#### Available records

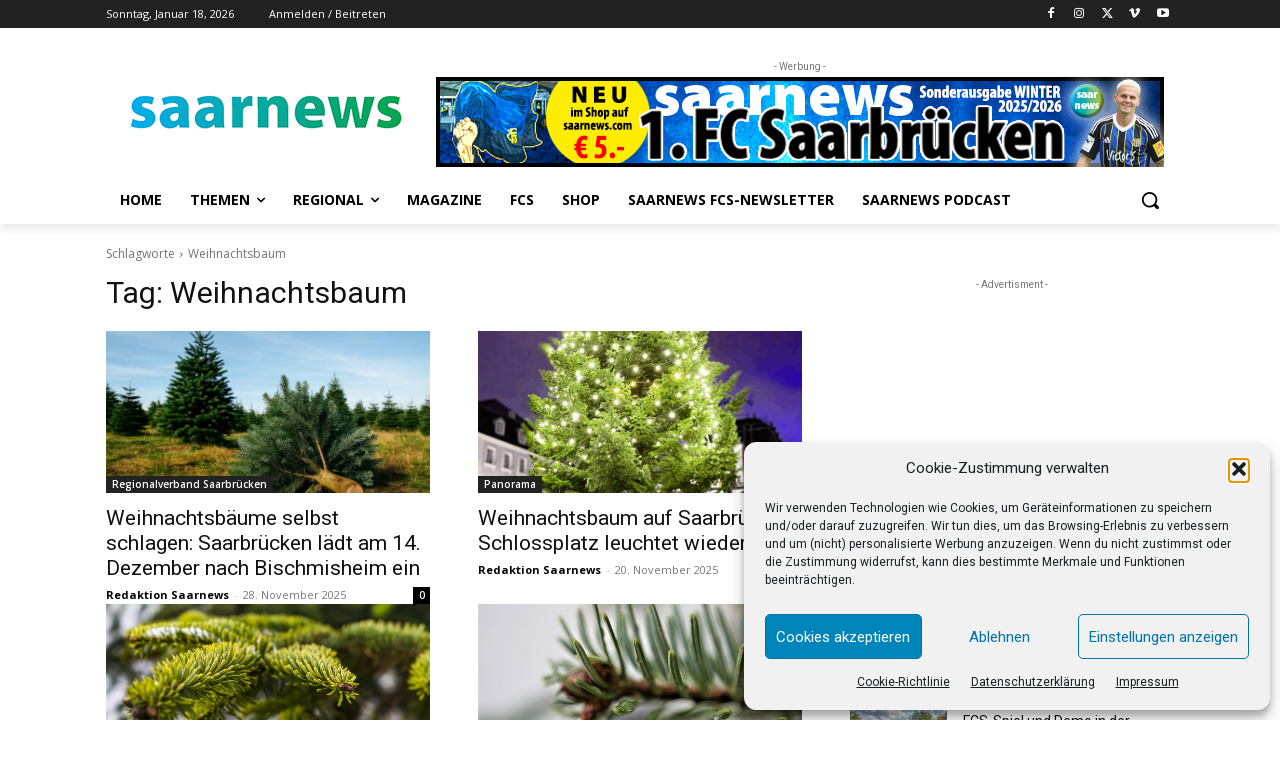

--- FILE ---
content_type: text/html; charset=utf-8
request_url: https://www.google.com/recaptcha/api2/aframe
body_size: 268
content:
<!DOCTYPE HTML><html><head><meta http-equiv="content-type" content="text/html; charset=UTF-8"></head><body><script nonce="CCbuSUPIFqWSCtfnxHyRDQ">/** Anti-fraud and anti-abuse applications only. See google.com/recaptcha */ try{var clients={'sodar':'https://pagead2.googlesyndication.com/pagead/sodar?'};window.addEventListener("message",function(a){try{if(a.source===window.parent){var b=JSON.parse(a.data);var c=clients[b['id']];if(c){var d=document.createElement('img');d.src=c+b['params']+'&rc='+(localStorage.getItem("rc::a")?sessionStorage.getItem("rc::b"):"");window.document.body.appendChild(d);sessionStorage.setItem("rc::e",parseInt(sessionStorage.getItem("rc::e")||0)+1);localStorage.setItem("rc::h",'1768696494777');}}}catch(b){}});window.parent.postMessage("_grecaptcha_ready", "*");}catch(b){}</script></body></html>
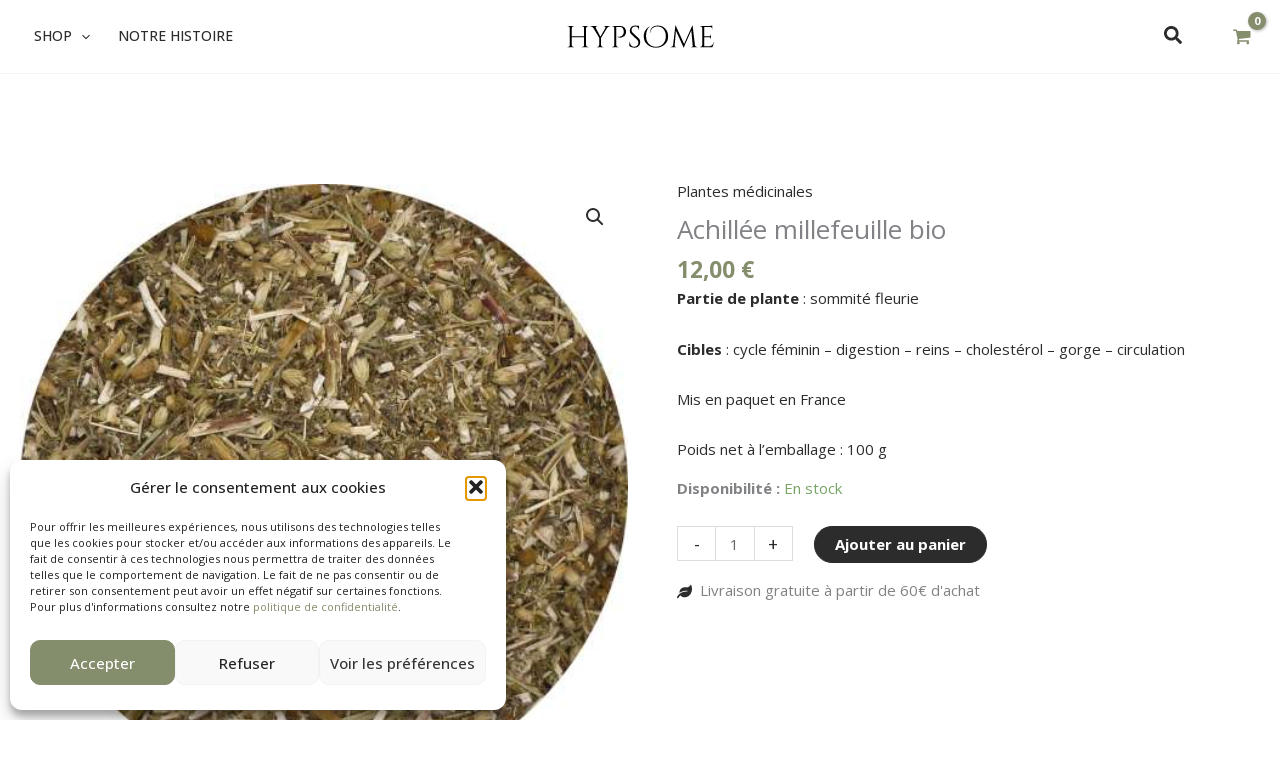

--- FILE ---
content_type: image/svg+xml
request_url: https://hypsome.com/wp-content/uploads/2022/06/logo-hypsome.svg
body_size: 6636
content:
<svg xmlns="http://www.w3.org/2000/svg" xmlns:xlink="http://www.w3.org/1999/xlink" xmlns:serif="http://www.serif.com/" width="100%" height="100%" viewBox="0 0 1459 417" xml:space="preserve" style="fill-rule:evenodd;clip-rule:evenodd;stroke-linejoin:round;stroke-miterlimit:2;"><g><g><g><path d="M167.021,308.74c5.068,-0 9.42,-1.789 12.998,-5.366c3.637,-3.637 5.545,-7.9 5.724,-12.76l-0,-76.08l-120.083,0l0,76.08c0,5.098 1.849,9.391 5.605,12.879c3.726,3.518 8.139,5.247 13.236,5.247l3.816,-0l0,2.981l-64.274,0l-0,-2.981l3.816,-0c5.068,-0 9.42,-1.729 12.998,-5.247c3.637,-3.488 5.545,-7.781 5.724,-12.879l-0,-163.25c-0.179,-5.068 -2.087,-9.361 -5.724,-12.879c-3.578,-3.577 -7.93,-5.366 -12.998,-5.366l-3.816,0l-0,-2.862l64.274,0l0,2.862l-3.816,0c-5.097,0 -9.48,1.789 -13.117,5.366c-3.577,3.518 -5.485,7.811 -5.724,12.879l0,78.346l120.083,-0l-0,-78.346c-0.179,-7.065 -3.28,-12.342 -9.302,-15.86c-2.951,-1.58 -6.081,-2.385 -9.42,-2.385l-3.816,0l-0,-2.862l64.274,0l0,2.862l-3.816,0c-5.097,0 -9.48,1.849 -13.117,5.486c-3.577,3.577 -5.485,7.93 -5.724,12.998l0,163.011c0.239,5.098 2.147,9.391 5.724,12.879c3.637,3.518 8.02,5.247 13.117,5.247l3.816,-0l0,2.981l-64.274,0l-0,-2.981l3.816,-0Z" style="fill-rule:nonzero;"></path></g></g><g><g><g><path d="M442.573,109.119l-4.054,0c-5.903,0 -11.418,1.64 -16.576,4.889c-5.187,3.19 -9.54,7.245 -13.117,12.164l-57.835,93.967l-0,70.117c-0,5.098 1.789,9.481 5.366,13.118c3.637,3.577 8.139,5.366 13.475,5.366l3.458,-0l0,2.981l-63.917,0l0,-2.981l3.816,-0c5.068,-0 9.421,-1.729 12.998,-5.247c3.637,-3.488 5.545,-7.781 5.724,-12.879l0,-70.833l-56.046,-93.609c-2.952,-4.681 -7.125,-8.705 -12.521,-12.044c-5.336,-3.339 -10.941,-5.009 -16.814,-5.009l-4.174,0l0,-2.862l72.264,0l0,2.862l-3.816,0c-4.293,0 -7.631,1.968 -10.016,5.843c-1.133,2.236 -1.67,4.383 -1.67,6.44c0,1.997 0.477,3.995 1.431,5.962l44.002,82.162l46.984,-82.52c0.954,-1.907 1.431,-3.815 1.431,-5.723c0,-1.968 -0.686,-4.085 -2.027,-6.321c-2.326,-3.875 -5.664,-5.843 -10.017,-5.843l-3.458,0l-0,-2.862l65.109,0l0,2.862Z" style="fill-rule:nonzero;"></path></g></g></g><g><g><g><path d="M593.839,162.9c0,8.586 -1.759,16.635 -5.247,24.088c-6.439,13.833 -17.768,23.492 -33.985,28.977c-5.724,1.998 -10.673,2.981 -14.787,2.981c-12.104,0 -22.538,-2.265 -31.362,-6.797l-0,-2.862c14.31,3.101 27.486,1.521 39.59,-4.77c10.792,-5.485 18.155,-14.458 22.061,-26.95c1.192,-3.875 1.789,-7.572 1.789,-11.09l-0,-6.558c-0.418,-13.654 -4.025,-24.565 -10.852,-32.674c-6.857,-8.169 -16.456,-12.283 -28.858,-12.283l-33.747,0l0,175.294c0.239,5.098 2.146,9.481 5.724,13.118c3.637,3.577 8.019,5.366 13.117,5.366l3.816,-0l0,2.981l-64.274,0l-0,-2.981l3.816,-0c5.068,-0 9.42,-1.789 12.998,-5.366c3.637,-3.637 5.545,-8.02 5.723,-13.118l0,-164.084c-0.566,-4.919 -2.623,-8.974 -6.2,-12.164c-3.518,-3.249 -7.692,-4.889 -12.521,-4.889l-3.578,0l-0.238,-2.862l76.557,0c18.841,0 33.627,5.068 44.36,15.145c10.732,10.017 16.098,23.849 16.098,41.498Z" style="fill-rule:nonzero;"></path></g></g></g><g><g><g><path d="M626.475,299.677c-0.567,-2.683 -0.835,-7.93 -0.835,-15.741c0,-7.87 1.461,-16.217 4.412,-25.042l2.624,0c-0.239,2.147 -0.358,4.293 -0.358,6.44c0,11.924 3.607,21.882 10.852,29.812c7.303,7.959 16.933,11.924 28.857,11.924c12.313,0 22.419,-3.726 30.289,-11.209c7.93,-7.453 11.925,-16.814 11.925,-28.023c0,-11.269 -3.816,-20.421 -11.448,-27.427l-56.285,-52.35c-10.583,-9.778 -15.859,-21.584 -15.859,-35.416c-0,-13.893 4.65,-25.788 13.952,-35.655c9.301,-9.928 21.852,-14.906 37.682,-14.906c7.453,-0 15.89,1.013 25.28,2.981l11.448,-0l0,36.132l-2.623,-0c-0,-9.212 -3.19,-16.575 -9.54,-22.061c-6.38,-5.485 -14.548,-8.228 -24.565,-8.228c-10.017,0 -18.424,3.339 -25.161,10.017c-6.678,6.618 -10.017,14.906 -10.017,24.923c-0,10.016 3.875,18.662 11.686,25.876l57.835,53.423c9.778,9.003 14.668,21.316 14.668,36.967c-0,15.681 -5.009,28.56 -15.026,38.636c-9.957,10.017 -23.223,15.025 -39.828,15.025c-8.676,0 -17.858,-1.311 -27.547,-3.935c-9.629,-2.623 -17.112,-6.678 -22.418,-12.163Z" style="fill-rule:nonzero;"></path></g></g></g><g><g><g><path d="M829.673,174.586c-0.805,-2.534 -1.193,-4.71 -1.193,-6.558c0,-1.908 0.06,-3.995 0.239,-6.32c0.238,-2.385 0.656,-5.605 1.312,-9.66c0.715,-4.114 2.057,-8.168 4.054,-12.163c1.968,-4.054 4.233,-7.93 6.797,-11.686c2.534,-3.727 5.784,-7.155 9.778,-10.255c3.965,-3.101 8.407,-5.843 13.356,-8.228c10.405,-5.068 23.045,-7.632 37.921,-7.632c29.871,-0 54.258,9.957 73.099,29.812c18.9,19.884 28.381,45.284 28.381,76.199c-0,30.945 -11.18,56.613 -33.509,77.034c-22.269,20.451 -50.531,30.646 -84.785,30.646c-34.284,0 -62.694,-10.165 -85.262,-30.527c-22.597,-20.332 -33.866,-46.745 -33.866,-79.18c-0,-20.988 4.889,-39.591 14.667,-55.808c9.778,-16.218 23.76,-28.918 41.975,-38.159l1.789,2.623c-12.73,8.437 -21.912,20.6 -27.546,36.49c-5.575,15.83 -8.348,32.644 -8.348,50.441c0,33.092 8.974,58.909 26.95,77.511c18.037,18.603 41.141,27.904 69.283,27.904c28.202,0 51.277,-9.331 69.164,-28.023c17.947,-18.752 26.95,-43.406 26.95,-73.933c-0,-26.384 -7.125,-48.683 -21.346,-66.898c-14.16,-18.186 -34.164,-27.308 -59.981,-27.308c-11.537,0 -22.031,2.087 -31.481,6.201c-17.023,7.244 -28.262,19.169 -33.747,35.774c-1.521,4.949 -2.266,9.152 -2.266,12.64c-0,3.518 0.179,6.321 0.596,8.467l-2.981,0.596Z" style="fill-rule:nonzero;"></path></g></g></g><g><g><g><path d="M1285.36,308.74l4.651,-0l-0,2.981l-63.678,0l-0,-2.623l4.412,-0c3.339,-0 6.141,-1.253 8.466,-3.816c2.385,-2.534 3.369,-5.486 2.981,-8.825l-13.236,-147.628l-61.651,137.015c-5.485,12.014 -8.824,22.001 -10.017,29.931l-2.862,0l-75.245,-162.892l-12.521,143.574c-0.417,3.101 0.537,6.022 2.862,8.705c2.385,2.624 5.247,3.936 8.586,3.936l4.412,-0l-0,2.623l-57,0l-0,-2.981l4.65,-0c5.486,-0 10.196,-1.61 14.191,-4.889c4.054,-3.339 6.469,-7.871 7.274,-13.595l22.061,-188.172l2.862,-0l81.923,177.082l80.134,-177.082l2.743,-0l22.538,188.172c0.775,5.724 3.219,10.256 7.274,13.595c4.114,3.279 8.854,4.889 14.19,4.889Z" style="fill-rule:nonzero;"></path></g></g></g><g><g><g><g><path d="M1315.92,308.74c5.068,-0 9.42,-1.789 12.998,-5.366c3.637,-3.637 5.545,-8.02 5.723,-13.118l0,-164.323c0,-4.77 -1.878,-8.735 -5.604,-11.925c-3.667,-3.249 -8.049,-4.889 -13.117,-4.889l-3.578,0l-0.238,-2.862l85.977,0c6.022,0 12.64,-0.596 19.795,-1.788c7.155,-1.193 12.193,-2.385 15.145,-3.578l-0,36.967l-2.982,-0l0,-5.247c0,-4.68 -1.639,-8.705 -4.889,-12.044c-3.19,-3.339 -7.005,-5.068 -11.447,-5.247l-59.982,0l0,90.748l49.607,-0c3.965,-0.239 7.304,-1.7 10.017,-4.413c2.772,-2.772 4.173,-6.2 4.173,-10.255l0,-4.173l2.862,-0l0,46.387l-2.862,-0l0,-4.412c0,-3.876 -1.371,-7.185 -4.054,-9.898c-2.623,-2.772 -5.903,-4.233 -9.778,-4.412l-49.965,-0l0,87.766l41.975,0c14.548,0 25.638,-3.219 33.27,-9.659c7.632,-6.499 13.982,-16.128 19.08,-28.858l2.862,0l-17.053,47.58l-121.751,0l-0,-2.981l3.816,-0Z" style="fill-rule:nonzero;"></path></g></g></g></g></g></svg>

########

*Task*:
Search the records for the word "charset" and return every line that holds it.

*Response for this exercise*:
content_type: text/html; charset=utf-8
<!DOCTYPE HTML><html><head><meta http-equiv="content-type" content="text/html; charset=UTF-8"></head><body><script nonce="CCbuSUPIFqWSCtfnxHyRDQ">/** Anti-fraud and anti-abuse applications only. See google.com/recaptcha */ try{var clients={'sodar':'https://pagead2.googlesyndication.com/pagead/sodar?'};window.addEventListener("message",function(a){try{if(a.source===window.parent){var b=JSON.parse(a.data);var c=clients[b['id']];if(c){var d=document.createElement('img');d.src=c+b['params']+'&rc='+(localStorage.getItem("rc::a")?sessionStorage.getItem("rc::b"):"");window.document.body.appendChild(d);sessionStorage.setItem("rc::e",parseInt(sessionStorage.getItem("rc::e")||0)+1);localStorage.setItem("rc::h",'1768696494777');}}}catch(b){}});window.parent.postMessage("_grecaptcha_ready", "*");}catch(b){}</script></body></html>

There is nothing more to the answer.